L’escalation in Ucraina preoccupa per le ripercussioni sui prezzi energetici e delle materie prime, sia sui mercati finanziari internazionali che nelle imprese italiane.

Secondo i dati dell’Agenzia ICE sono circa 300 le aziende italiane direttamente in affari con l’Ucraina con un interscambio complessivo di oltre 4 miliardi di euro nel 2021. Per non parlare delle relazioni commerciali tra Russia e Italia: il nostro Paese esporta verso Mosca oltre 7 miliardi di euro di prodotti e ne importa 12,6 miliardi, in particolare gas e materie prime. La tensione geopolitica in atto sta dunque mettendo a repentaglio un giro di affari che vale oltre 22 miliardi di euro; senza contare i danni provocati dall’incremento dei prezzi delle materie prime e dell’energia visto il ruolo della Russia nello scacchiere globale delle forniture. 

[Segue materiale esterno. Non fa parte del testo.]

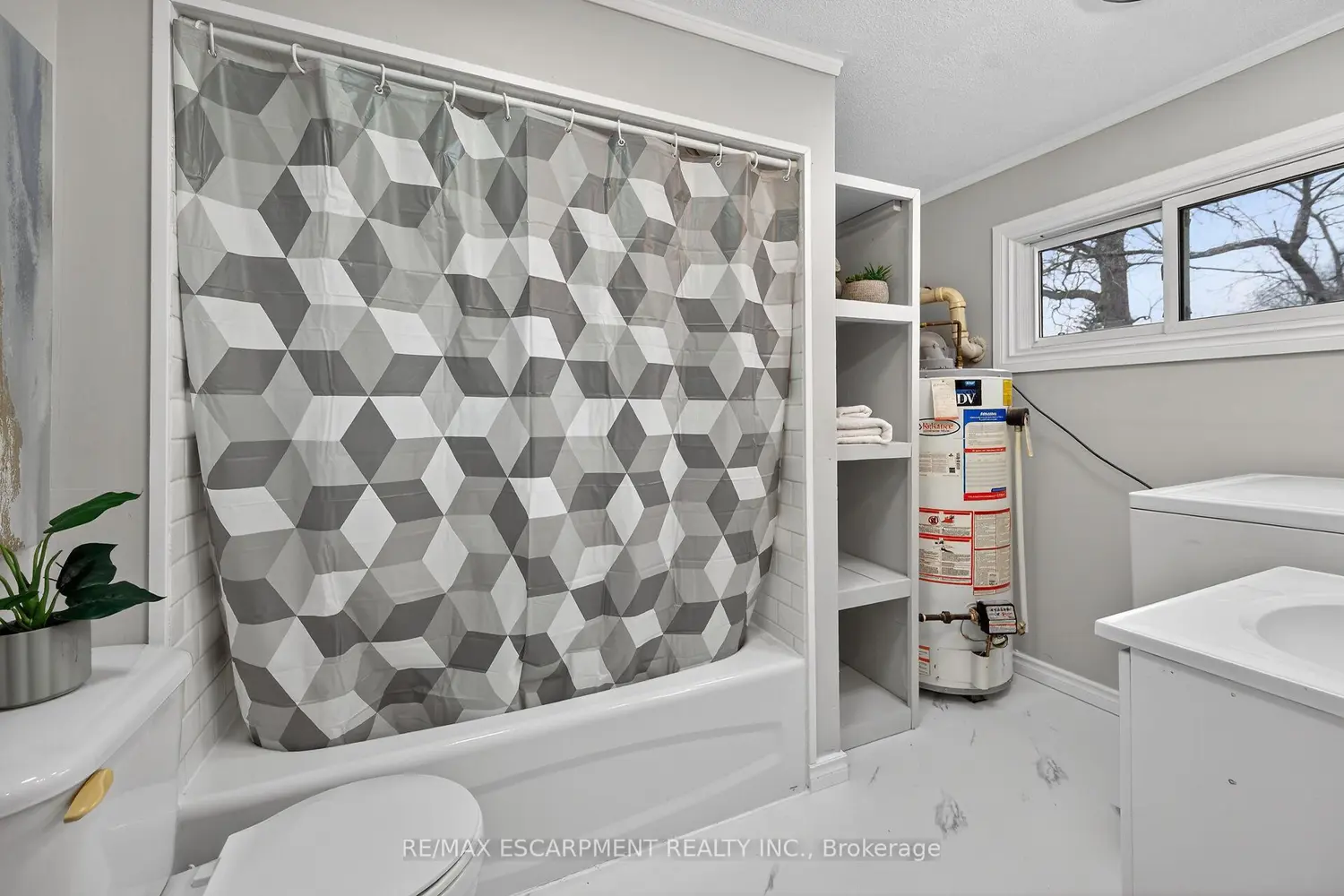 Additional image 12 of 422 Griffith Avenue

Aumenti record per le materie prime e l’energia. I prezzi di petrolio, gas naturale, nichel e alluminio hanno già fatto registrare forti rialzi nelle ultime ore. L’inasprimento del conflitto e l’imposizione di dure sanzioni alla Russia potrebbero portare ad un’ulteriore impennata dei costi. Secondo alcune stime, negli Stati Uniti e in Europa un ulteriore aumento dei prezzi del 20% potrebbe aggiungere circa 1 punto percentuale all’inflazione. L’inflazione energetica danneggerebbe le aspettative e la spesa dei consumatori soprattutto in Europa. Il tutto mentre nel nostro paese l’inflazione vola e fa registrare un balzo record dal 1996. 

Corre l’inflazione: +4,8% a gennaio 2022: top dal 1996. L’inflazione a gennaio registra una forte accelerazione, raggiungendo un livello (+4,8%) che non si registrava dall’aprile del 1996: lo ha comunicato oggi (22/02) l’Istat pubblicando i dati relativi al mese di gennaio. In particolare, è la componente energetica a trainare il balzo: i beni energetici (la cui crescita passa da +29,1% di dicembre a +38,6%) sono in cima alla lista degli aumenti, in particolare quelli della componente regolamentata (da +41,9% a +94,6%). Questo incremento dei prezzi per le imprese si ripercuoterà sui consumatori con una vera e propria stangata: si stima una spesa extra di 38,5 miliardi di euro in capo alle famiglie italiane (circa 1.474 euro per nucleo familiare) solo per i maggiori costi determinati dal rialzo dei prezzi al dettaglio.